'What do you think of the world now that you've seen more of it?'
'That it's good to be home.
You might say that a person explores the world in order to shed his illusions. That's probably a good thing.
You change priorities on a trip like that; you change your standards about things that seemed very important to you at home. There is no cause to fall on your butt when you run into apparently insurmountable obstacles or great people here. And besides, you just confirm for yourself that everything is relative, and that things here aren't so much worse than anywhere else.

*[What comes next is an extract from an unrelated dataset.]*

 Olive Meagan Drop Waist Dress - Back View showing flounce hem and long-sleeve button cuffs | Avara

A person should travel in order to be able to understand why, in fact, everything about us, and things that represent us, display a sense of humor. It's not inherited, this humor of ours. It has been forced upon us, because if you don't have a sense of humor, you can't possibly live in Czechoslovakia.'
***
In 1969- the year thet all those banned scripts were filmed, and all the films ended up in the safes- Jiri Menzel's best film saw the light of day. "Nightingales on Threads" is a love story in which the protagonists are the outlaws of the fifties, political prisoners and gypsies. The film is based on a story by Bohumil Hrabal, the author of "Closely Watched Trains". Before a film finally emerges from the original idea, a year passes sometimes more. And so everything that was finally permitted in the spring of 1968 didn't leave the studios until the spring and summer of 1969. Right under the axe that was known as 'political normalization'. "Nightingales on Threads" was deposited in the censor's safe.
***
Would anyone other than Jiri Menzel have thought to ask whether the miracle of Czechoslovak film wasn't perhaps the product of a collapsing economy? Whether only a society in which inflation is such that only things are of any value, a society in which the economic criteria of profitability have vanished, can afford the luxury of unprofitable films? The question is not entirely irrelevant, especially since distribution, in the service of political and local interests, was placing obstacles in the path of production, while import-export was trying to exploit its originality.

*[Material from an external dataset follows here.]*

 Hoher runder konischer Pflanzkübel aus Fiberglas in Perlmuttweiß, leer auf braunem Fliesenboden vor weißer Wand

In the spring of 1968, the question of what to do about the organization of Czechoslovak cinematography was a pressing one. Full advantage had been taken of the existing structure, which was quite clearly defined. The first plans for a new structure were based, on the one hand, on the principal of public filmmaking, and, on the other, on past experience with the state as sole proprietor of the film monopoly. Their conclusion was essentially this: 'public filmmaking, yes; centralized state ownership, no.' More specifically, there was to be extensive decentralization in the sphere of production and in the artistic preliminaries for films, and a reuniting of film distribution and import-export with production.

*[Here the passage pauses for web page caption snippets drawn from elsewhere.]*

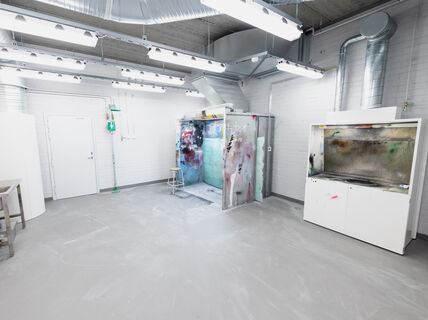 A clean workshop with bright fluorescent lights, spray paint booth, metal sink, white cabinets, and ventilation pipes on ceiling.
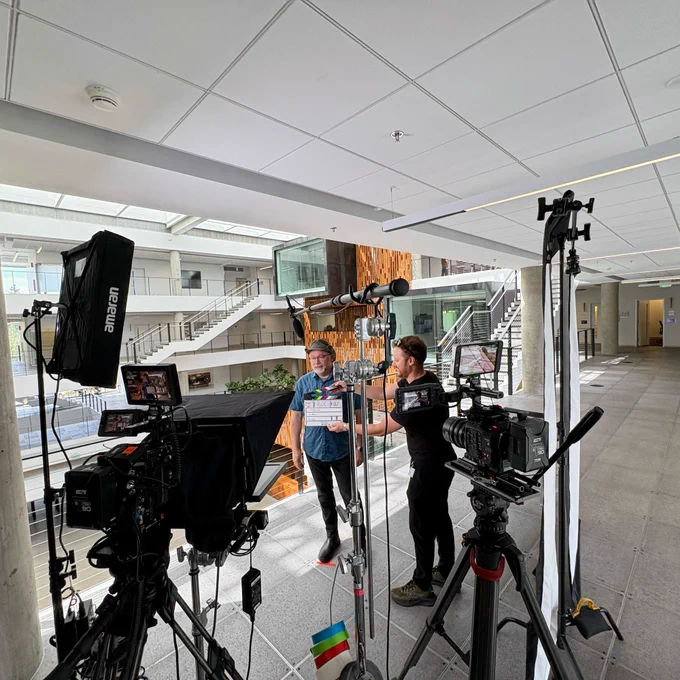 Rick Claus wearing his green hat standing  on a mobile video record set. Multiple cameras, multiple lights, and microphones are strewn around the scene.

The stage overlooks the atrium in a modern building. A sound guy with a timecode clacker is in front of Rick's chest.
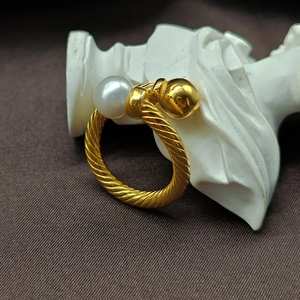 Retro twisted stainless steel gold open ring featuring a white pearl and polished bead
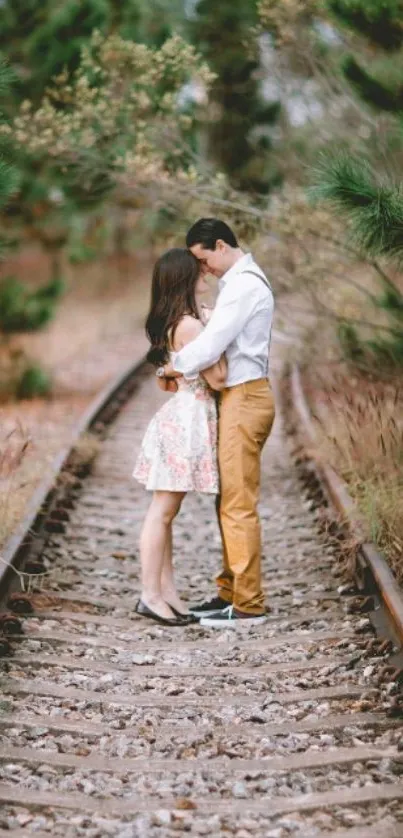 Couple embracing on a forest railway track.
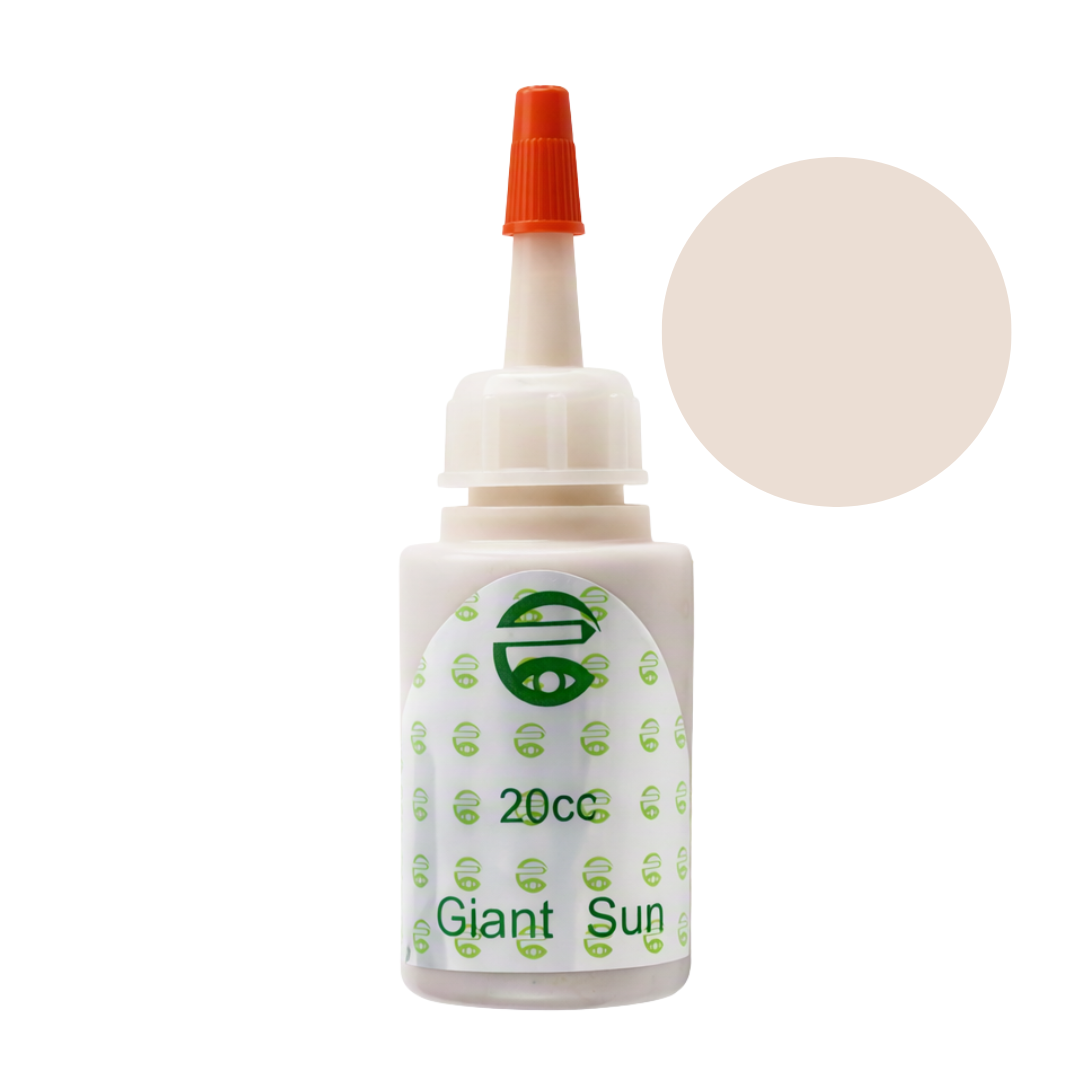 A 20cc bottle of Giant Sun white pigment permanent makeup ink with an orange cap, shown on a white background with a beige color swatch circle overlay.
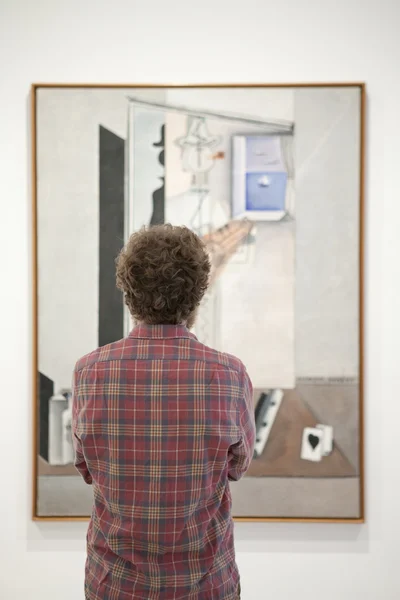 stock image Man is watching a art piece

The detachment of those two principle sources of income from production in the 1950s, with jurisdiction over them assigned to the localities in the case of distribution, and to the Ministry of Foreign Trade in the case of import-export, to all intents and purposes spelled death to the spirit of the nationalization decree, the end of autonomy. It also meant that distribution and import-export would serve the needs of the Stalinist state and its institutions rather than the needs of film art. The experiences of the 1960s showed that a political thaw releases public funds for film work that is increasingly free, but that distribution and import-export, in different hand and pursuing entirely different interests, undermine such efforts quite effectively, creating a chasm between films and their potential audiences. Indeed, socialist film distribution throughout Eastern Europe has done far less to educate film audiences to appreciate film art in the past quarter century than was done elsewhere in Europe. This confirms something that has been demonstrated everywhere in the world, namely, that the question of distribution, like the organization of production, is fundamental to the existence of film as an art. They are related matters, neither of which can be resolved effectively without resolving the other.
It is no coincidence that the post-1968 'normalization' in Czechoslovakia first crushed all autonomous organizations in the sphere of culture and replaced them with state institutions, or eliminated their autonomy and subjugated all components of culture to the respective ministries. Disintegration of the ideology leaves the establishment no recourse but to introduce strict controls. Finally, even the great boon of socialist film, the nationalization decree, became a target of its anxiety. Early in the seventies, the Czechoslovak Parliament was presented with the draft of a law aimed at liquidating this 'anomaly', created in the spirit of democratic socialism, and at replacing it with a Stainist version: Everything belongs to the state, the state foots the bill and has the power, the first and the last say. And so Stalinism was obliged to deny publicly the very principles of socialism, in this case of socialist cinematography. This does have the advantage of making things perfectly clear.